Principle:Apache Shardingsphere Metadata Repository Persistence
| Knowledge Sources | |
|---|---|
| Domains | Metadata_Management, DDL_Processing |
| Last Updated | 2026-02-10 00:00 GMT |
Overview
After metadata is reloaded from the actual database, it must be persisted to a shared cluster repository so that change events propagate to all nodes and the metadata survives process restarts.
Description
The Metadata Repository Persistence principle governs how refreshed metadata transitions from a transient in-memory state to a durable, version-tracked representation in the cluster's governance repository (typically ZooKeeper, etcd, or a similar distributed coordination service).
This persistence layer serves two critical purposes:
- Durability: Metadata changes survive node restarts and failures. When a node starts or recovers, it reads the current metadata state from the repository.
- Change propagation: Writing to the repository generates change events (e.g., ZooKeeper watches) that notify other cluster nodes to update their in-memory metadata. This is the mechanism by which DDL changes on one node propagate to all nodes in the cluster.
The persistence facade organizes metadata into a hierarchical structure:
- Database level: Database existence and metadata
- Schema level: Schema creation, deletion, and renaming
- Table level: Individual table metadata (columns, indexes, constraints)
- View level: View definitions
The facade supports version tracking when schema persistence is enabled (cluster mode). Each metadata write creates a new version, allowing the system to detect and propagate incremental changes.
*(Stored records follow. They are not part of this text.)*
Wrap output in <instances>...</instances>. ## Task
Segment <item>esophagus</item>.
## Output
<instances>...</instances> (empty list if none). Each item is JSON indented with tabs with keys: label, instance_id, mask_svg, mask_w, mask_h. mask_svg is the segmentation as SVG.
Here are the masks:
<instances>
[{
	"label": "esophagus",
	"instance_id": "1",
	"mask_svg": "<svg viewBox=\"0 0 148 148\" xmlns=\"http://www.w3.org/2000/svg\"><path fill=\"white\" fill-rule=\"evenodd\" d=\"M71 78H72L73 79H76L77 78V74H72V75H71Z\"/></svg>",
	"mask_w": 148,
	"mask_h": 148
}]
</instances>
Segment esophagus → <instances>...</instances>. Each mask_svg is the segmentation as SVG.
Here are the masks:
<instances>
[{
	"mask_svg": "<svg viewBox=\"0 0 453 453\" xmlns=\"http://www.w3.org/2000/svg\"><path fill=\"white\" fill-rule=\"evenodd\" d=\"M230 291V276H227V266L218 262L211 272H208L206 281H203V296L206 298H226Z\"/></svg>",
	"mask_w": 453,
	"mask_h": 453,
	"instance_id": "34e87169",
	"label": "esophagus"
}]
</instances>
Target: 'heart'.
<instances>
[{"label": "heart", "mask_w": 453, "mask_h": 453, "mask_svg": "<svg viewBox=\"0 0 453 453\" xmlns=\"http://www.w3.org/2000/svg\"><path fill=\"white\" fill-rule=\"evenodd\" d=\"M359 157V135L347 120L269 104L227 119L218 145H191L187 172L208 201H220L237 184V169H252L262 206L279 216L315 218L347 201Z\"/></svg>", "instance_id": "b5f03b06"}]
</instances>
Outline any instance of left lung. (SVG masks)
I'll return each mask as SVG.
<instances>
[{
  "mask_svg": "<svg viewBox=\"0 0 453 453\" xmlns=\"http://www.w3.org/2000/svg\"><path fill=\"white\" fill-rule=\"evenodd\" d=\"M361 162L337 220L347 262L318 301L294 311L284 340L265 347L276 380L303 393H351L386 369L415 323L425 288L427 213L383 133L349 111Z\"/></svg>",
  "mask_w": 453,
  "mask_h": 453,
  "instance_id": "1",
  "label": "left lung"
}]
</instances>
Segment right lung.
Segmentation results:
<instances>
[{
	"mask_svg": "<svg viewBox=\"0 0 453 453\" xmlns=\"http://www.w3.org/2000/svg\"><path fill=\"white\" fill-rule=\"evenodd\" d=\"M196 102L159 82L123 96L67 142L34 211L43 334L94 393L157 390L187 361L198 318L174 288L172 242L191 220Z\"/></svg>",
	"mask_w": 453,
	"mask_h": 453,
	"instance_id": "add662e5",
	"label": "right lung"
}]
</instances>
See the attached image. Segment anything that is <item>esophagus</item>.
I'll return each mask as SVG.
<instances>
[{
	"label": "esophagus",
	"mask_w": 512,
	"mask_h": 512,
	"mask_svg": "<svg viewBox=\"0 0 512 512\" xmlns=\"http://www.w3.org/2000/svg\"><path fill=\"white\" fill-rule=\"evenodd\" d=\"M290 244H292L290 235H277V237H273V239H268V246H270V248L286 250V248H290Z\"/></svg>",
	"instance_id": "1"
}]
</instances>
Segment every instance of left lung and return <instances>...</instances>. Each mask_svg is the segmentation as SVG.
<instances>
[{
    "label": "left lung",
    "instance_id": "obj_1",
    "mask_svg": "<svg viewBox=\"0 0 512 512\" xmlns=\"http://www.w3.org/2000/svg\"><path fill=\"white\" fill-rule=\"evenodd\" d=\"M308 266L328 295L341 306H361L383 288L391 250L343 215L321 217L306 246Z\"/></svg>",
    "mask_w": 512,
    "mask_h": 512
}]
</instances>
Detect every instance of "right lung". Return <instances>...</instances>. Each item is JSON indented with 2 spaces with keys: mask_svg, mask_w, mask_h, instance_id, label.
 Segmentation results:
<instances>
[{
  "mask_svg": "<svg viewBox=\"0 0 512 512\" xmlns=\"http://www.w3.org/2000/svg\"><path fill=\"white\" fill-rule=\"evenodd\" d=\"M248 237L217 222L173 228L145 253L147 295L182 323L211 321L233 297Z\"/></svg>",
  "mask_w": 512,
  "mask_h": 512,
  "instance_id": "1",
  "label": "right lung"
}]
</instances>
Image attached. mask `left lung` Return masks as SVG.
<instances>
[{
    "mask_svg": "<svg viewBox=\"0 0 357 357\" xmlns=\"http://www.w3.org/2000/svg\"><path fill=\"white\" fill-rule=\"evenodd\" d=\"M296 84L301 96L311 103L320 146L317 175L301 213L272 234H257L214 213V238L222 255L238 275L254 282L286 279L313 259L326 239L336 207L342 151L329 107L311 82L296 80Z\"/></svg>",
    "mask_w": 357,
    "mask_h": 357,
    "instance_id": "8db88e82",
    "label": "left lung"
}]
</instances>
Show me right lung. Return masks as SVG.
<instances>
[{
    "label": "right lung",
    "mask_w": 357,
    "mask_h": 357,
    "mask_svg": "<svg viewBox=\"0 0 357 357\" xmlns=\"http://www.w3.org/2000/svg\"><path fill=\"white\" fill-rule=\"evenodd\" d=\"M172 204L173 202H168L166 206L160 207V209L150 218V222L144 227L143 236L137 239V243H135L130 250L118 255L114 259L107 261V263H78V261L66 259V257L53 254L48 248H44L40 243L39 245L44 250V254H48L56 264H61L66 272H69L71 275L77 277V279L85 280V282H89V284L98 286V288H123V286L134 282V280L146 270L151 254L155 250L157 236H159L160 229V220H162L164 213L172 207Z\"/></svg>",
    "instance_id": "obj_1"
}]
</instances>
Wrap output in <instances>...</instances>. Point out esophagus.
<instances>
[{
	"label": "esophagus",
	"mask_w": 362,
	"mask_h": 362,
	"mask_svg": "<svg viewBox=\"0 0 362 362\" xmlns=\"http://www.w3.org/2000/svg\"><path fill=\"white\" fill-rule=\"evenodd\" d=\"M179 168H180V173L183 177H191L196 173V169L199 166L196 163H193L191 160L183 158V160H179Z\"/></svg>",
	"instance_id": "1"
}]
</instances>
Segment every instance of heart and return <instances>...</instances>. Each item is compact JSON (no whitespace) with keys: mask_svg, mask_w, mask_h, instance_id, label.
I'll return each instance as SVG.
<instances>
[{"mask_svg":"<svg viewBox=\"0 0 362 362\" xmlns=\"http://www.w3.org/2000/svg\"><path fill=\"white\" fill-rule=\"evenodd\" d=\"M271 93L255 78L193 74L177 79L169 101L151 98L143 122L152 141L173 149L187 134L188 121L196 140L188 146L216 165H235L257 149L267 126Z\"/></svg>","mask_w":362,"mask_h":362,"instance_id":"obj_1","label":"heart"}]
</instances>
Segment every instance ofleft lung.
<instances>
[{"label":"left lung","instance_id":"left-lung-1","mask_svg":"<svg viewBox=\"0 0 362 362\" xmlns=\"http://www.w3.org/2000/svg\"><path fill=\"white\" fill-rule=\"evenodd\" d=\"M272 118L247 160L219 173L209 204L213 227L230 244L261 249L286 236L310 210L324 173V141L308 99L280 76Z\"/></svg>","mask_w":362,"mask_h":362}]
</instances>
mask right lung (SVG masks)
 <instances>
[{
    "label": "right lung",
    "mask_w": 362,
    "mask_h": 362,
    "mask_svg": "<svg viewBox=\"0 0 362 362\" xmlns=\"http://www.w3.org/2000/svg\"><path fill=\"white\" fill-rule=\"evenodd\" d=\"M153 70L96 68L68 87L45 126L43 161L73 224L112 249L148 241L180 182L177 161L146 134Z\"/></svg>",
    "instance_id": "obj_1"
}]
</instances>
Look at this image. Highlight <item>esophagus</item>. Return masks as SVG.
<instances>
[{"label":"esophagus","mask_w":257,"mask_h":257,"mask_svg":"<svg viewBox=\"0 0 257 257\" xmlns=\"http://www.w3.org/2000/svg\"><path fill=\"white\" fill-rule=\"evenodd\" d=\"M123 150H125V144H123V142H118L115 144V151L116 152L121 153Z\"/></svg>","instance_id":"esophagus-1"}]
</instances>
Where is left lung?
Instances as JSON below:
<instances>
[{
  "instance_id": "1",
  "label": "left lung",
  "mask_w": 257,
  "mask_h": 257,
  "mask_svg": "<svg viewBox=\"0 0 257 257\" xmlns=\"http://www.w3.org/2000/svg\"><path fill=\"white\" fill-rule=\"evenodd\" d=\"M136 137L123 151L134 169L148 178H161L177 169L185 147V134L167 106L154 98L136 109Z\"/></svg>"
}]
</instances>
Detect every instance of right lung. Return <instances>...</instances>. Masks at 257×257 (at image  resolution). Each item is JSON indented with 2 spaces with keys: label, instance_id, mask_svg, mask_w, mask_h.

In standalone mode (persistence disabled), a simpler storage mechanism is used without versioning.
Key operations include:
- persistReloadDatabase: Compares reloaded database schema against current state, persisting additions and removals differentially using GenericSchemaManager.
- persistAlteredTables: Rebuilds table metadata from the database and persists only the changed tables.
- renameSchema: Handles schema rename by persisting all tables/views under the new name and dropping the old schema.
Usage
Use this principle when:
- Understanding how DDL changes on one proxy node become visible to other cluster nodes.
- Investigating metadata synchronization issues in cluster mode.
- Implementing new persistence operations for additional metadata types.
- Configuring the persistence backend (ZooKeeper, etcd) for governance mode.
Theoretical Basis
The persistence follows a differential update pattern:
function persistReloadDatabase(databaseName, reloadDatabase, currentDatabase):
// Compare reloaded state against current state
droppedSchemas = GenericSchemaManager.getToBeAlteredSchemasWithTablesDropped(
reloadDatabase, currentDatabase)
addedSchemas = GenericSchemaManager.getToBeAlteredSchemasWithTablesAdded(
reloadDatabase, currentDatabase)
// Persist additions (triggers ADDED events for watchers)
for each schema in addedSchemas:
tableService.persist(databaseName, schema.name, schema.allTables)
// Persist removals (triggers DELETED events for watchers)
for each schema in droppedSchemas:
tableService.drop(databaseName, schema.name, schema.allTables)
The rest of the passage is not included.